There are diffusers that are high end that are portable and there are diffusers with similar features that can be wall mounted. These are intended for use in places where the goal might be purely aesthetic or very important. The latter would include waiting rooms in hospitals and clinics, operating rooms, and any treatment rooms used for patients with communicable diseases.
One of my many pet peeves is dental therapy rooms. Dentists use very high power tools that vaporize the myriad of germs and strange materials used to repair teeth: amalgam fillings, xenoestrogenic compounds, and some materials with low levels of radioactivity. The tools are sterilized, brought in on tray, and then immediately exposed to toxins. The dentist wears his scrubs and has a mask and gloves and reaches to turn the dial on the music system or push a button on some equipment and then he puts his gloved hands back into your mouth. I have only once met a dentist who was careful about protecting his patients. So, running diffusers in such places makes a lot of sense to me, especially since between the music and mist, one might actually manage to relax despite what is happening in the mouth.
There are domestic reasons for using wall-mounted small models, such as in the bathroom or perhaps the office or kitchen. These are generally quite inexpensive and, of course, very easy to move from one outlet to another.
Then, there are the super portable models that can be used outdoors or in the car. These have built-in rechargable batteries (USB) and can be used indoors as well. Generally, they only have an on/off switch, no whistles and bells, but the designs are very aesthetic and the use of oils is economical because one can mist insect repellent on clothing and just mist again if the bugs start hovering.
There are two types of ultra portable personal diffusers.
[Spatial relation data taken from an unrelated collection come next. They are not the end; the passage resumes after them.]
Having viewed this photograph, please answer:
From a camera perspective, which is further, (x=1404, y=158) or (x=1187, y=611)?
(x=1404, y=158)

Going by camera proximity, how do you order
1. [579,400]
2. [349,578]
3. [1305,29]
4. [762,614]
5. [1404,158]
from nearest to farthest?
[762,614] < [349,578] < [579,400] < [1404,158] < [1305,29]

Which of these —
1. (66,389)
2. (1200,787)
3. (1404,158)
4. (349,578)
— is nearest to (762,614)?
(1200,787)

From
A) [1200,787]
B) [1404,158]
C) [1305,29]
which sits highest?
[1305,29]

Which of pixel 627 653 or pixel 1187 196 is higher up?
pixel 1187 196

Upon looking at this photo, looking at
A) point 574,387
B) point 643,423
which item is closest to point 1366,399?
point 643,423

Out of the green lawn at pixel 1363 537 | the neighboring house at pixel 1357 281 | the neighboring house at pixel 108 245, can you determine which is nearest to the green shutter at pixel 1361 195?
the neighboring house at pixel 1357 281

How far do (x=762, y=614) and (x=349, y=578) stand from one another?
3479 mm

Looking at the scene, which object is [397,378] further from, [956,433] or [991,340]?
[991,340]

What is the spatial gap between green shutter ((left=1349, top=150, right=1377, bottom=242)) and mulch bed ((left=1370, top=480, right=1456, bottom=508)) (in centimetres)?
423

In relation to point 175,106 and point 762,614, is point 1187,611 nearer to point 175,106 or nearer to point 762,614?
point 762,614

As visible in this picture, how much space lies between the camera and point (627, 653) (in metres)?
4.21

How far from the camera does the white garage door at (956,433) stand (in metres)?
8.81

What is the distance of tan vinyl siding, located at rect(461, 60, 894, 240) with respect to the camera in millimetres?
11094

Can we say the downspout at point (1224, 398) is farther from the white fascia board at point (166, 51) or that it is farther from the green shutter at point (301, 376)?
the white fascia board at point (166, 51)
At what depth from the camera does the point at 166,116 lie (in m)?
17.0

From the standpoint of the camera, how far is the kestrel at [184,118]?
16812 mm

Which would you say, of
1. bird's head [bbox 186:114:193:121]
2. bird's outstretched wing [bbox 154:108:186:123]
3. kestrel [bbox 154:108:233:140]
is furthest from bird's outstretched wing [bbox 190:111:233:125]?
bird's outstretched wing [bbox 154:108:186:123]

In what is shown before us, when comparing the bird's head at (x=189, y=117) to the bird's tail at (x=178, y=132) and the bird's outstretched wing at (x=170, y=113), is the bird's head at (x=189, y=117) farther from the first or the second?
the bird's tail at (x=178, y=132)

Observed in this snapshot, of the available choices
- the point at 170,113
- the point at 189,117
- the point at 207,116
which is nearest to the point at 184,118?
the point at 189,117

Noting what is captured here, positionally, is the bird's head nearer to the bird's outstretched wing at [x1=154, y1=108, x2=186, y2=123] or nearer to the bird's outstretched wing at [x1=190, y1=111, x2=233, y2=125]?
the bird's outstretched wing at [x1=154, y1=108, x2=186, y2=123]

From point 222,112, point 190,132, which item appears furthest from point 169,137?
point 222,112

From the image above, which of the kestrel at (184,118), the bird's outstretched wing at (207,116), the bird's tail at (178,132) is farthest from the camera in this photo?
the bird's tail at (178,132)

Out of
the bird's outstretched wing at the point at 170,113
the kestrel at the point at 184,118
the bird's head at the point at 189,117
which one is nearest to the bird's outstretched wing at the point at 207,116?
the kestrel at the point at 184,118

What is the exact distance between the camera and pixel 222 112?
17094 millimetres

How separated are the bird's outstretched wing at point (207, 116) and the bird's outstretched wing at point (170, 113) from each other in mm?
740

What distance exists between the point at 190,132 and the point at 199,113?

One is glass and what you see on the web site is basically what you get. They come in pink or blue and you use a diluted oil. The other, the new one arriving in a week or thereabouts, comes with several bottles so you can change which oil you want to use. Both are extremely well designed for their tasks, but they are not as versatile.
I have been on a treadmill for years and am totally aware of the need for change so I am getting ready to move now. This means there will be distractions, but I will try to keep posting and maintain momentum. The launch of the new Ayurvedic Bazaar site is scheduled for Wesak, the Eastern Wesak which is one full moon after the Western, 26 May 2021.
Be safe, keep the faith, and pay it forward for the benefit of others.